----- Records -----
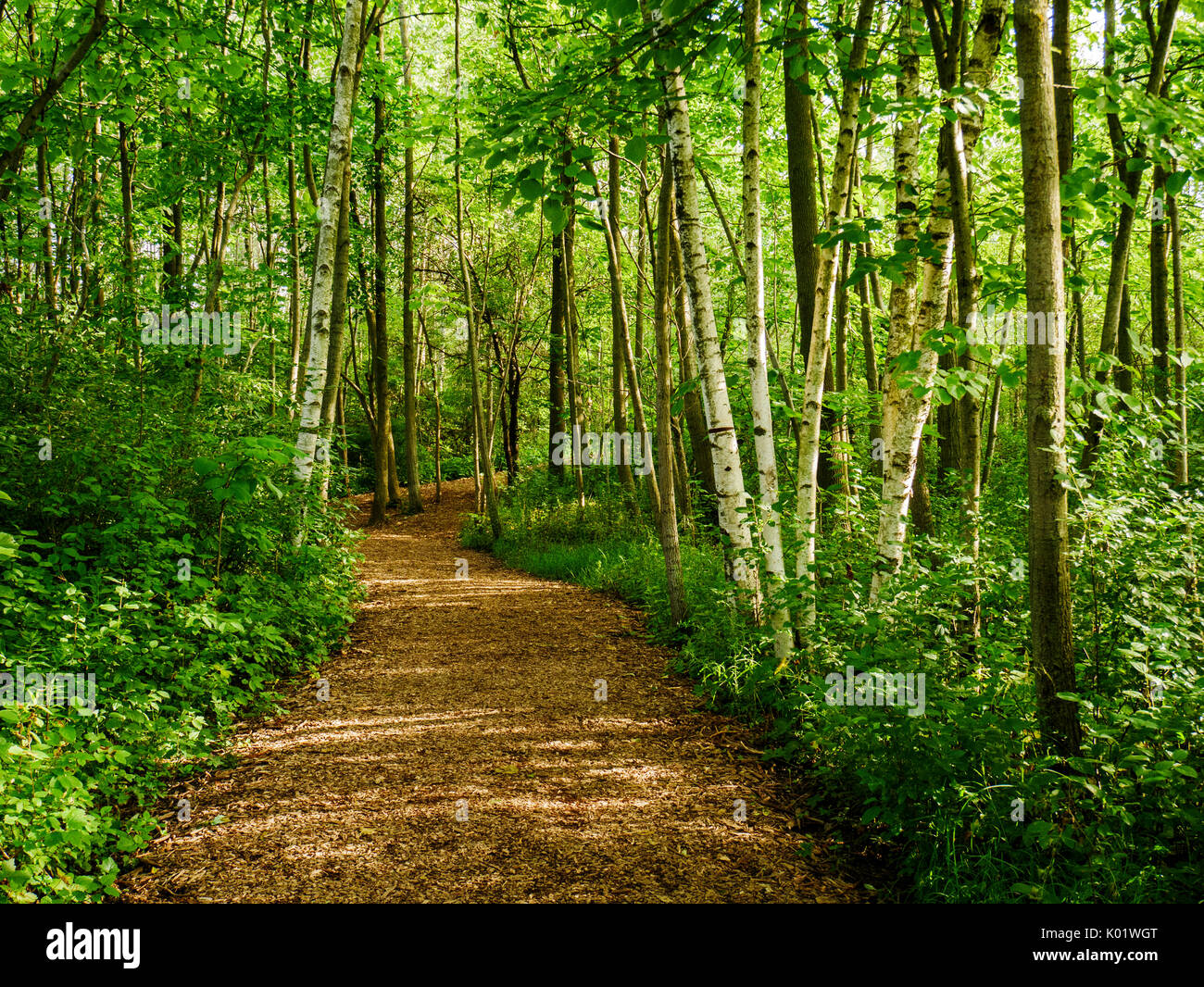 Path through woods with birch trees. Lion's Den Gorge Nature Preserve, Wisconsin. - Stock Image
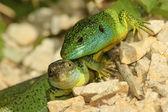 Green lizard (lacerta bilineata) — Stock fotografie
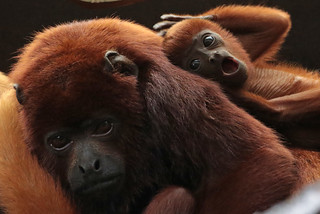 red howlermonkey Apenheul BB2A9260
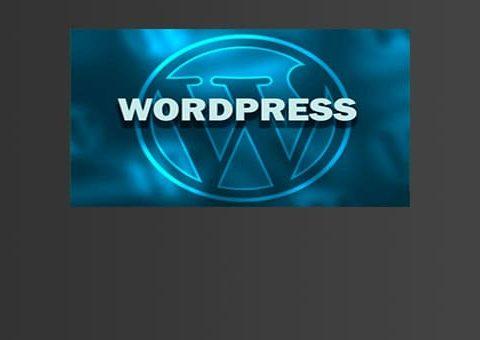 wordp1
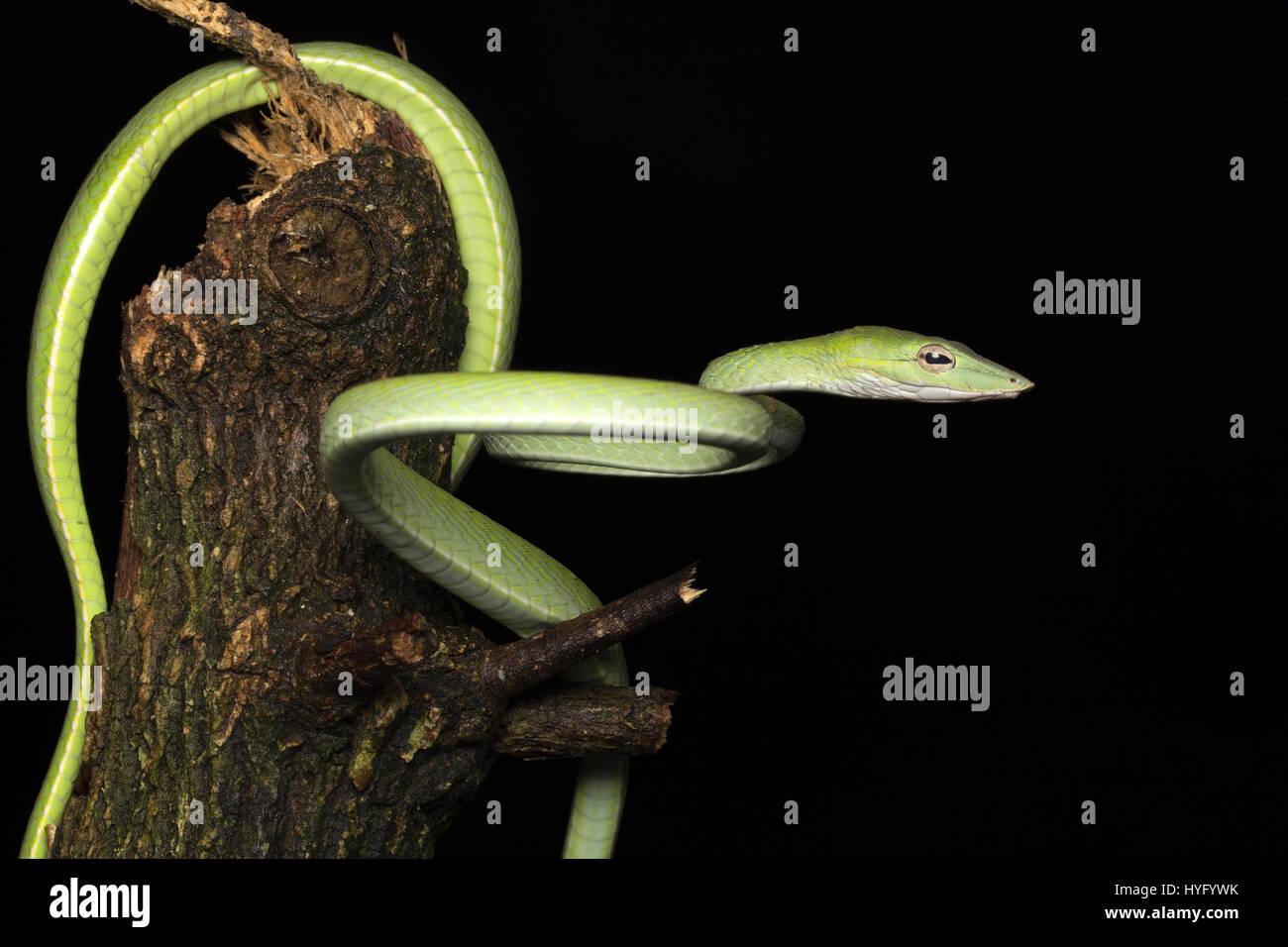 Whipsnake Oriental, Oriental, Serpent de vigne Banque D'Images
-----
§ Action item: Your task is to return the entries above exactly, with no pictures.

§ Exercise response:
 Path through woods with birch trees. Lion's Den Gorge Nature Preserve, Wisconsin. - Stock Image
 Green lizard (lacerta bilineata) — Stock fotografie
 red howlermonkey Apenheul BB2A9260
 wordp1
 Whipsnake Oriental, Oriental, Serpent de vigne Banque D'Images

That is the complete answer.